**EXERCISE REQUIREMENTS**
Please rewrite the rows from the line containing "Out of the large" through the end of the rows, with "farthest" changed to "furthest" and everything else left as is.

**DATA IN THIS EXERCISE**
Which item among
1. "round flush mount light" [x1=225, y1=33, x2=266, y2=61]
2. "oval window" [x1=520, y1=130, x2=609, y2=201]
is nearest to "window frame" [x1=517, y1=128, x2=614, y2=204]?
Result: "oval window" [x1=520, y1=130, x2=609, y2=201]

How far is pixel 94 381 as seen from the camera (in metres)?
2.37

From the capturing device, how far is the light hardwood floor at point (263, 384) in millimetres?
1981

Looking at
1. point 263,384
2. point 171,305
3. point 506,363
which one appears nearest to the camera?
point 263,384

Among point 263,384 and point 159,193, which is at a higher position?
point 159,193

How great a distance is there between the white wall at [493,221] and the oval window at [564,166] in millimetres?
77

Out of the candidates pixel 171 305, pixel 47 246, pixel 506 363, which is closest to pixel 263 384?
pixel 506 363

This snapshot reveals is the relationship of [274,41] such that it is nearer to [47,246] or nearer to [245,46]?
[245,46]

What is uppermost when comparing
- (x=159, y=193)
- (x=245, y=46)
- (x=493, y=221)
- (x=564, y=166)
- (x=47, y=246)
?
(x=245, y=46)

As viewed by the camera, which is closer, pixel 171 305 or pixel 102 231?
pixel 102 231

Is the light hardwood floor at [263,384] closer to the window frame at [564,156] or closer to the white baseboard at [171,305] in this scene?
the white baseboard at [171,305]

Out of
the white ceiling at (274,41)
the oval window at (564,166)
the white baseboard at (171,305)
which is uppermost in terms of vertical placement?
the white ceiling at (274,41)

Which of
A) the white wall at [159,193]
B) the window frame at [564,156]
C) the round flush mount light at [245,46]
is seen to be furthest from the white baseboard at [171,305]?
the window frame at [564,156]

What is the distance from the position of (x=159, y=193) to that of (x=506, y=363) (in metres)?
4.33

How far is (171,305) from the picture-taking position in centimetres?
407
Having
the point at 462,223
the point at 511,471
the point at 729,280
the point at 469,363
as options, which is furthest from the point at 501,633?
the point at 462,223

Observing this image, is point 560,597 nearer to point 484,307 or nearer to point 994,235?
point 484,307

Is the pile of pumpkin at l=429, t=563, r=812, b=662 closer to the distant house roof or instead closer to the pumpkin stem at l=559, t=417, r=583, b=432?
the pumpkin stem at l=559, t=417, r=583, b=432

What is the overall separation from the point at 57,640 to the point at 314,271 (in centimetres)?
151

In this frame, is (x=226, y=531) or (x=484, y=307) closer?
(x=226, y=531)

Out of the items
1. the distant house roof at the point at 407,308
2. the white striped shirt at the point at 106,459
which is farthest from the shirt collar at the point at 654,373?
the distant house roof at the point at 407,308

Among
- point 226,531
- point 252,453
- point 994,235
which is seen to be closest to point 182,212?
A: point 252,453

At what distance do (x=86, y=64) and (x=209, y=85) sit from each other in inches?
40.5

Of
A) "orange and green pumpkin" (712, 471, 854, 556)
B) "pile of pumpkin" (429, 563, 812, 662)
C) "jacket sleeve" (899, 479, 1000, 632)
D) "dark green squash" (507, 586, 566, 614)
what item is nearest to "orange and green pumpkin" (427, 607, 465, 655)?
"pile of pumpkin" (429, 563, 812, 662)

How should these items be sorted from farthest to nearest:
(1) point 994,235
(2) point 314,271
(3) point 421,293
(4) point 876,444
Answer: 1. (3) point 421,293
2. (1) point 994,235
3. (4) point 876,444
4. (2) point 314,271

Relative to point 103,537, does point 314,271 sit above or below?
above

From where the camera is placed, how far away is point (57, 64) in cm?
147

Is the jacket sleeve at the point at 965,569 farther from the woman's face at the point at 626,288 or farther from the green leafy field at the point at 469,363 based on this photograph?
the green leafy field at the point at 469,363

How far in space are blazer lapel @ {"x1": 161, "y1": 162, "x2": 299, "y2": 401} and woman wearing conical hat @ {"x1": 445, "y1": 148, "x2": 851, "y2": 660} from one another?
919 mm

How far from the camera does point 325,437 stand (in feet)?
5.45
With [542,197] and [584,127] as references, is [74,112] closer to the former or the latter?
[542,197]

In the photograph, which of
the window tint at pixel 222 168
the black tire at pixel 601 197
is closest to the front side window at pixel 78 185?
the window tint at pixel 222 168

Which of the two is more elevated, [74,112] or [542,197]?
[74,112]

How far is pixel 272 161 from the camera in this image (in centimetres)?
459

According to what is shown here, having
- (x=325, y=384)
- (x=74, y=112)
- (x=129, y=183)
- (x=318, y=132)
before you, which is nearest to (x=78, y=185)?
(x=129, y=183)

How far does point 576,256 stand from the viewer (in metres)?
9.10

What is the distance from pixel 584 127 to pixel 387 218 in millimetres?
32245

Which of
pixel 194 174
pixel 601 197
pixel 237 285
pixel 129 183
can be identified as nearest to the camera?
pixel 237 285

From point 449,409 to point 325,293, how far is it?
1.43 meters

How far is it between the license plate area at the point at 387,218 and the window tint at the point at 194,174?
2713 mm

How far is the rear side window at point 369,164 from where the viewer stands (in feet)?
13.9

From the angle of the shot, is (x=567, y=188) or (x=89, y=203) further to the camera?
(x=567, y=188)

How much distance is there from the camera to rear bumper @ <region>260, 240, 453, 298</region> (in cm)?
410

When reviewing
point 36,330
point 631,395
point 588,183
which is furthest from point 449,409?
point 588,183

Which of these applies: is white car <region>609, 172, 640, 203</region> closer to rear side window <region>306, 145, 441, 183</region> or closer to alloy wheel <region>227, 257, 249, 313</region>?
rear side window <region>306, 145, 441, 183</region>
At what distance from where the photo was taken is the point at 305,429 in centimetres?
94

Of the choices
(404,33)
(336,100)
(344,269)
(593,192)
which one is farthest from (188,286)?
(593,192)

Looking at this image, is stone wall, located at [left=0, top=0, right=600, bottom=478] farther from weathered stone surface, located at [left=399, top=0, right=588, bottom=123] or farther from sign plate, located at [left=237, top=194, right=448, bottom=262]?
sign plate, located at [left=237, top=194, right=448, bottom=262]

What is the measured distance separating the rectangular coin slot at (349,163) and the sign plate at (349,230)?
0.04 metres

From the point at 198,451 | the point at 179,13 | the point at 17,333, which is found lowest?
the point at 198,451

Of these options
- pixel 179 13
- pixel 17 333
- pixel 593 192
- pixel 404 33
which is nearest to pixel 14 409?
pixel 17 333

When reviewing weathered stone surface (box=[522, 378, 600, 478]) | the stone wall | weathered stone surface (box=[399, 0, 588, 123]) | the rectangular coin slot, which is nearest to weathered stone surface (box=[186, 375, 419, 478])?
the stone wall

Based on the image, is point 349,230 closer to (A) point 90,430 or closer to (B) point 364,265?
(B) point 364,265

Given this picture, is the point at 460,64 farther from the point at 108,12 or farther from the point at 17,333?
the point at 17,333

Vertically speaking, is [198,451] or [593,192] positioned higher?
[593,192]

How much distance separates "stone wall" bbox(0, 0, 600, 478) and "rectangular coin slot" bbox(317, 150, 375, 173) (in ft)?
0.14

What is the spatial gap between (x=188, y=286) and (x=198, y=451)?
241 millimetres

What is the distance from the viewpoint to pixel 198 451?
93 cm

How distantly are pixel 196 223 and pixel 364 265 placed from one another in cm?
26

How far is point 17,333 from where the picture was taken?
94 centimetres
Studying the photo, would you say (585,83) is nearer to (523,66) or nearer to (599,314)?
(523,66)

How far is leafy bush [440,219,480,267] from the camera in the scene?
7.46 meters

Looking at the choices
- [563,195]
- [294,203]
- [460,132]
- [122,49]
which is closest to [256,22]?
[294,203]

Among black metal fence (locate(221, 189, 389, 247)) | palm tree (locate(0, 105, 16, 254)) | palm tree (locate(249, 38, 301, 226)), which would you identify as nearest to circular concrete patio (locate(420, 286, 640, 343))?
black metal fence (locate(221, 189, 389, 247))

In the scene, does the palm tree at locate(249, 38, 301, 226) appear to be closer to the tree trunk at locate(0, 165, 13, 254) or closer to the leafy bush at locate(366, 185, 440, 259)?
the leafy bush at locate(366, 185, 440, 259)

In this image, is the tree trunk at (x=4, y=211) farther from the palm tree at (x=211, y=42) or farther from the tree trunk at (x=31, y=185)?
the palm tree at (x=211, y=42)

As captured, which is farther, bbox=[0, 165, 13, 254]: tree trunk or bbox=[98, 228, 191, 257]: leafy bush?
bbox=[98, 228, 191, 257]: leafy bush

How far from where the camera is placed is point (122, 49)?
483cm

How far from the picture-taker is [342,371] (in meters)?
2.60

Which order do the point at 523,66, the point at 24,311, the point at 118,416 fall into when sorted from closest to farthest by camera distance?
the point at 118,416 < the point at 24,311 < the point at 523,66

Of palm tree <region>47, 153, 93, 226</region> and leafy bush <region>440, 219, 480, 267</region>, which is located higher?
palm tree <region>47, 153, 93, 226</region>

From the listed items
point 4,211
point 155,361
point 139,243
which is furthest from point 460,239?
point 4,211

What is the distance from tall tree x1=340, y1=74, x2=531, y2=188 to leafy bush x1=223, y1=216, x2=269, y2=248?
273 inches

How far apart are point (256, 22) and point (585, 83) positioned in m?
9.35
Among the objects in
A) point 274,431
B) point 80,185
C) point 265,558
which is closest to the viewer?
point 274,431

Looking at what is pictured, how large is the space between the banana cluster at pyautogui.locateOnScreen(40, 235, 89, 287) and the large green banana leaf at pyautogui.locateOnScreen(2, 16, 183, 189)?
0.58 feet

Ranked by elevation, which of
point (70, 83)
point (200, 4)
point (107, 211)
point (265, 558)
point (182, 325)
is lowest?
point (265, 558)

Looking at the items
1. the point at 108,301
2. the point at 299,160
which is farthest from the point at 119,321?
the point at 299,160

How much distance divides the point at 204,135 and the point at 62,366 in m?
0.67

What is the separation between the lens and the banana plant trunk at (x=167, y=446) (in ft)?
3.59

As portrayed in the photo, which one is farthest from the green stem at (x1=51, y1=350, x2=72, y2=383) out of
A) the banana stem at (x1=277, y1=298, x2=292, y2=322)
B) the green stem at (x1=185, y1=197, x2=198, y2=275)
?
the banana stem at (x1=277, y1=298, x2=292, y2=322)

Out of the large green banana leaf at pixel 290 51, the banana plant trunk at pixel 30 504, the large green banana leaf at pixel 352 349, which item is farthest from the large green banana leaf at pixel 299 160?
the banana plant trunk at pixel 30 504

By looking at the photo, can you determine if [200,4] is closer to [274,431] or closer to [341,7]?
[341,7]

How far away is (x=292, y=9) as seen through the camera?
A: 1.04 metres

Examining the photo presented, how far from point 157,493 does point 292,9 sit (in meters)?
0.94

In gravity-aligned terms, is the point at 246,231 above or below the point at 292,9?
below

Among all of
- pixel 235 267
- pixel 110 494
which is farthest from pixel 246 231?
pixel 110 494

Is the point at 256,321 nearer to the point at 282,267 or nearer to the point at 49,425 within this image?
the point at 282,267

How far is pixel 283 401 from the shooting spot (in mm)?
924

**PROBLEM SOLUTION**
Out of the large green banana leaf at pixel 290 51, the banana plant trunk at pixel 30 504, the large green banana leaf at pixel 352 349, which item is furthest from the large green banana leaf at pixel 299 160?
the banana plant trunk at pixel 30 504

By looking at the photo, can you determine if [200,4] is closer to [274,431] or closer to [341,7]?
[341,7]

How far away is (x=292, y=9) as seen through the camera?
A: 1.04 metres

Examining the photo presented, how far from point 157,493 does point 292,9 sit (in meters)?
0.94

In gravity-aligned terms, is the point at 246,231 above or below the point at 292,9?
below

Among all of
- pixel 235 267
- pixel 110 494
which is furthest from pixel 246 231?
pixel 110 494

Is the point at 256,321 nearer to the point at 282,267 or nearer to the point at 49,425 within this image?
the point at 282,267

How far is pixel 283 401 from the shooting spot (in mm)?
924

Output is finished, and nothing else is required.